WORK TO DO
Return the records word for word, starting at the line that contains "Visible in this shot, how" and stopping after the final line of the records.

MATERIAL FOR THIS TASK
=-=-=

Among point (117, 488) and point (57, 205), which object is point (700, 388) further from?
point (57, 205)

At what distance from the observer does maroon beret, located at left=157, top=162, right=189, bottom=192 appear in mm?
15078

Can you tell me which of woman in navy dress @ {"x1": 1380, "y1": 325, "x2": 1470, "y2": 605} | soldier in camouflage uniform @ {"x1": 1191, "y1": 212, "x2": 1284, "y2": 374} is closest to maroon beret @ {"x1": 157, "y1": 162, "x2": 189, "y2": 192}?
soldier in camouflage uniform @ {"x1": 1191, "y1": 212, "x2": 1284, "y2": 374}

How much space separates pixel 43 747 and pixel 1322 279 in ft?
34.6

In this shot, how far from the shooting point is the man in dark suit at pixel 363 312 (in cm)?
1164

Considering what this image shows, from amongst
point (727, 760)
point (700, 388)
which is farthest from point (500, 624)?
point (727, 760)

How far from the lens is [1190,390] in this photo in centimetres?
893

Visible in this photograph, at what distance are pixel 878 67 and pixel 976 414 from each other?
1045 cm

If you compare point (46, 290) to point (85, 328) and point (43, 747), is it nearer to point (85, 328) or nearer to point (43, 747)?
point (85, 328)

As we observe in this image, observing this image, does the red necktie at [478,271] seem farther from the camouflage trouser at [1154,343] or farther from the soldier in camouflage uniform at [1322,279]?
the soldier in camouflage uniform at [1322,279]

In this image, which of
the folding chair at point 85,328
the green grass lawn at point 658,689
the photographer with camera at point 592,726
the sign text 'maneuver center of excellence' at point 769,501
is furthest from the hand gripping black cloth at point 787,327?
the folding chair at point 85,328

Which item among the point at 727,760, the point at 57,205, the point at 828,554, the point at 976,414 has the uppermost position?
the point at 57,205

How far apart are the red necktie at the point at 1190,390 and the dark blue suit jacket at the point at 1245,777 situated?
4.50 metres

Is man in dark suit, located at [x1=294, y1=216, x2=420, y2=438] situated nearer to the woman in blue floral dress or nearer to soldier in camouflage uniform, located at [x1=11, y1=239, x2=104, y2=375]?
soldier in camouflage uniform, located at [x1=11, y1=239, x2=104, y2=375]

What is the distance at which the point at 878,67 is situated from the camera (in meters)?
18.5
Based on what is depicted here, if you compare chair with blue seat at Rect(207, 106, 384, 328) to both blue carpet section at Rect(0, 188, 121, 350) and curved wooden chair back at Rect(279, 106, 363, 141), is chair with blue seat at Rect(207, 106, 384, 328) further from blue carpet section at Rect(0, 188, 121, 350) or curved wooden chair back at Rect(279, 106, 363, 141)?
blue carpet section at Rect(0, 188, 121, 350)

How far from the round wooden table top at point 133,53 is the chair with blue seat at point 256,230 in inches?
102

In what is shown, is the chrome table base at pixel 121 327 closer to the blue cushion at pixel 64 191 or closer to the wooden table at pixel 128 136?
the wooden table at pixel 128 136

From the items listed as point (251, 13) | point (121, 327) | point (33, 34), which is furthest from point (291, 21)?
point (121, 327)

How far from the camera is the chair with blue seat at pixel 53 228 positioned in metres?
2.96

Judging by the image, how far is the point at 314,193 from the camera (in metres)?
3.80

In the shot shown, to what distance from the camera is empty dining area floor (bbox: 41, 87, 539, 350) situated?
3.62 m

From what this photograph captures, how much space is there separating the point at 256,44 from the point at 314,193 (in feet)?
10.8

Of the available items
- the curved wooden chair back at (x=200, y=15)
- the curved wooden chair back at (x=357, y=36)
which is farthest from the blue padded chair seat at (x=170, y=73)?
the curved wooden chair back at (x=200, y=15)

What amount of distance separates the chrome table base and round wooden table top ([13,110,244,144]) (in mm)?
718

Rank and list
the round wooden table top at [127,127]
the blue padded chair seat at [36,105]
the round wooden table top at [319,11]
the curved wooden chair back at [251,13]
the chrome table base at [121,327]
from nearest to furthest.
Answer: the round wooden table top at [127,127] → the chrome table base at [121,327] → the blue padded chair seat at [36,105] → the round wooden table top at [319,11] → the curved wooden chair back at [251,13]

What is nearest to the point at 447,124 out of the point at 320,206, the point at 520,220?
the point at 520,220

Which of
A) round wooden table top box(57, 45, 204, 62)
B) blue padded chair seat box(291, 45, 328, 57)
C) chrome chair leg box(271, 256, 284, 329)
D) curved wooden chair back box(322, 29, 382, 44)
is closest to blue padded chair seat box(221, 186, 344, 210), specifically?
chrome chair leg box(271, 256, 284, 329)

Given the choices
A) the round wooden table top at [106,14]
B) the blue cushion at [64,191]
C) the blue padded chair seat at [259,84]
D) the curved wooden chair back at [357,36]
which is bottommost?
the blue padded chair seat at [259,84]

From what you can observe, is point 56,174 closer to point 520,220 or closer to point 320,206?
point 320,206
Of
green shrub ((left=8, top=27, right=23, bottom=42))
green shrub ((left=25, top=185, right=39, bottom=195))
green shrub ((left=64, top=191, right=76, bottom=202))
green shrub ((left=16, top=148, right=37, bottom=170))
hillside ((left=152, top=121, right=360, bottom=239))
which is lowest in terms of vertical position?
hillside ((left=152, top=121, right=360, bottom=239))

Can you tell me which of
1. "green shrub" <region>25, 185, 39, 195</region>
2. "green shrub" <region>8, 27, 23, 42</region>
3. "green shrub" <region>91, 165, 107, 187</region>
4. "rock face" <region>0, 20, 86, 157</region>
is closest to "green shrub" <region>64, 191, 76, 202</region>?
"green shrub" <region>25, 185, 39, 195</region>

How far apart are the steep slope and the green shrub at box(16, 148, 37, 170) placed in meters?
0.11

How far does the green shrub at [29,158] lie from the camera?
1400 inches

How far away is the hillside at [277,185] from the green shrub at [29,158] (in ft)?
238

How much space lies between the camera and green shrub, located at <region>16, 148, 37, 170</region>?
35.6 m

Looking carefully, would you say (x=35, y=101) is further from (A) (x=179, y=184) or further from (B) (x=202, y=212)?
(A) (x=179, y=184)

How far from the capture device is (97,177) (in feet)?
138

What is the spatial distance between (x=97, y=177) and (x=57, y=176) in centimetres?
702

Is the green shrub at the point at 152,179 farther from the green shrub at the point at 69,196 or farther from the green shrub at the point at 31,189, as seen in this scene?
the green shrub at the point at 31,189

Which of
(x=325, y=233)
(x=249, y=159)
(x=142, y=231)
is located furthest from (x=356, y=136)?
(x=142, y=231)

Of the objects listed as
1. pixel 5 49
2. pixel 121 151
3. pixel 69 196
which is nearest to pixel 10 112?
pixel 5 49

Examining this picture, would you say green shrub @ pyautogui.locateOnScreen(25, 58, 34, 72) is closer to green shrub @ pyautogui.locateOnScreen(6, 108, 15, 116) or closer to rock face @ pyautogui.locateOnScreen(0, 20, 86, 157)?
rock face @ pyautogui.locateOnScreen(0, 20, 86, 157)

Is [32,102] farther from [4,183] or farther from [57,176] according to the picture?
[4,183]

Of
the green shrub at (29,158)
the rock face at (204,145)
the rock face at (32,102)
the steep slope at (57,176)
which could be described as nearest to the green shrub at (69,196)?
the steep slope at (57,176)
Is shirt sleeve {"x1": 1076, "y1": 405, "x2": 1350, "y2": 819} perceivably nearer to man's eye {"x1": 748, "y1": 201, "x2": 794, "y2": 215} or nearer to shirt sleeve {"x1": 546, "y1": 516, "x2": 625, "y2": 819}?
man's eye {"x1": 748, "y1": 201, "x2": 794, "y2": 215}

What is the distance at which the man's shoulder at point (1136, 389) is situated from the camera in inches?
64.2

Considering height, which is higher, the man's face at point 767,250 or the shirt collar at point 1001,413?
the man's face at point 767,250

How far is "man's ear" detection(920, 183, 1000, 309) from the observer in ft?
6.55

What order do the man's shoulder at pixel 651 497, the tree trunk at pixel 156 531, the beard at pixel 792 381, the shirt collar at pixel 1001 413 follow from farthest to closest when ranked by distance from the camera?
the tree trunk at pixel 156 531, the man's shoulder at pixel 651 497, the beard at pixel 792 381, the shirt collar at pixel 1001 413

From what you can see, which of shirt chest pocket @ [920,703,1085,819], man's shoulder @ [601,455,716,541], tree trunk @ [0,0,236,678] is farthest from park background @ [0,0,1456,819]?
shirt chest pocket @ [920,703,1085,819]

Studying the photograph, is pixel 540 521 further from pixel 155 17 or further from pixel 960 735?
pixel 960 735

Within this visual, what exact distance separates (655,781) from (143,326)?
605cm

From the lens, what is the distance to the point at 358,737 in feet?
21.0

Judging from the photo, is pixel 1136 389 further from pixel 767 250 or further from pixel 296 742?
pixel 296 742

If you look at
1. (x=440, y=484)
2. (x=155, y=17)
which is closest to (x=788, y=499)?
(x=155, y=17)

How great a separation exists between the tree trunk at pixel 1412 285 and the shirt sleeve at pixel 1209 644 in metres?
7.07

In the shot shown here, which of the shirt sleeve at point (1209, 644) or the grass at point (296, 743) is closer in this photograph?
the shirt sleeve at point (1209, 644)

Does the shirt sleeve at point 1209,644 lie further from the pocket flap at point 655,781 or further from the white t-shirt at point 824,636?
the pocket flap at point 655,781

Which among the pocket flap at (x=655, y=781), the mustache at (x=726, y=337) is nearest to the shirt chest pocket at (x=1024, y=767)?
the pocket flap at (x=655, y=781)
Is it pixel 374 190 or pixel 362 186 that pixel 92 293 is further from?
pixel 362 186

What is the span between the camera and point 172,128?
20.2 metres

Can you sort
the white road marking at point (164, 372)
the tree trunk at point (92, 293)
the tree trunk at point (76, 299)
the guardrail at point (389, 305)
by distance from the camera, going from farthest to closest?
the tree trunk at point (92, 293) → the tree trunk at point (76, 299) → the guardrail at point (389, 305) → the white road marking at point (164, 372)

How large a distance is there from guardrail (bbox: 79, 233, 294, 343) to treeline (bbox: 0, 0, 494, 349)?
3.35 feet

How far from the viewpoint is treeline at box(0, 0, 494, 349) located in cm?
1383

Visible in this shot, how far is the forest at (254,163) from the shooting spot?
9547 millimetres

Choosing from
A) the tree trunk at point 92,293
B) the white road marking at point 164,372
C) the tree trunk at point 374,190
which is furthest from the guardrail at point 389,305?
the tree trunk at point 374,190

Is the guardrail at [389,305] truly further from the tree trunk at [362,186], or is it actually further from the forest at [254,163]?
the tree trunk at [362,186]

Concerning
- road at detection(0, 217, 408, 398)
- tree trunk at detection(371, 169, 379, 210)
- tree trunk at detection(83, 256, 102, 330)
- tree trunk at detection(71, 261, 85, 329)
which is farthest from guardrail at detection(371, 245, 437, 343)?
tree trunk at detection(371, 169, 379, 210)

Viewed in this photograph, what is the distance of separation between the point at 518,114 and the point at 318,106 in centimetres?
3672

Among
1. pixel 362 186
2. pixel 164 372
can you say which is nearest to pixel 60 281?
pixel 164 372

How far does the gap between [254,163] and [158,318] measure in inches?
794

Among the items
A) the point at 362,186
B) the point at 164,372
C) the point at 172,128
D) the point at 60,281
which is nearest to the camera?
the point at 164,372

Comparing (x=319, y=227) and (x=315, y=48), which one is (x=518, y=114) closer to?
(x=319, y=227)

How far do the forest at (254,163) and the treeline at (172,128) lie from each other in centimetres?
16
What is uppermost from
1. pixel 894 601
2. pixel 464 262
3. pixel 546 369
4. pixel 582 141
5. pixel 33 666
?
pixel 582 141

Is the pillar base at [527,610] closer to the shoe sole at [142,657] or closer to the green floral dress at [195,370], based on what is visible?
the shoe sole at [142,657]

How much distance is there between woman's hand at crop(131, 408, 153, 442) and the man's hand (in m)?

=-=-=

THE REPLY
Visible in this shot, how far is the forest at (254,163) from the shooting spot?
9547 millimetres

Choosing from
A) the tree trunk at point 92,293
B) the white road marking at point 164,372
C) the tree trunk at point 374,190
which is furthest from the guardrail at point 389,305?
the tree trunk at point 374,190

Is the guardrail at [389,305] truly further from the tree trunk at [362,186], or is it actually further from the forest at [254,163]?
the tree trunk at [362,186]

Concerning
- road at detection(0, 217, 408, 398)
- tree trunk at detection(371, 169, 379, 210)
- tree trunk at detection(83, 256, 102, 330)
- tree trunk at detection(71, 261, 85, 329)
which is farthest from guardrail at detection(371, 245, 437, 343)?
tree trunk at detection(371, 169, 379, 210)

Viewed in this photograph, what is the distance of separation between the point at 518,114 and the point at 318,106 in centimetres?
3672

Among
1. pixel 362 186
2. pixel 164 372
can you say which is nearest to pixel 60 281?
pixel 164 372

How far does the gap between [254,163] and [158,318] measure in inches?
794

Among the items
A) the point at 362,186
B) the point at 164,372
C) the point at 172,128
D) the point at 60,281
which is nearest to the camera?
the point at 164,372

Comparing (x=319, y=227) and (x=315, y=48), which one is (x=518, y=114) closer to?
(x=319, y=227)

How far do the forest at (254,163) and the treeline at (172,128) lie from each other in centimetres?
16
What is uppermost from
1. pixel 894 601
2. pixel 464 262
3. pixel 546 369
4. pixel 582 141
5. pixel 33 666
?
pixel 582 141

Is the pillar base at [527,610] closer to the shoe sole at [142,657] or closer to the green floral dress at [195,370], based on what is visible?
the shoe sole at [142,657]

How much distance is there between woman's hand at crop(131, 408, 153, 442) and the man's hand (in m)?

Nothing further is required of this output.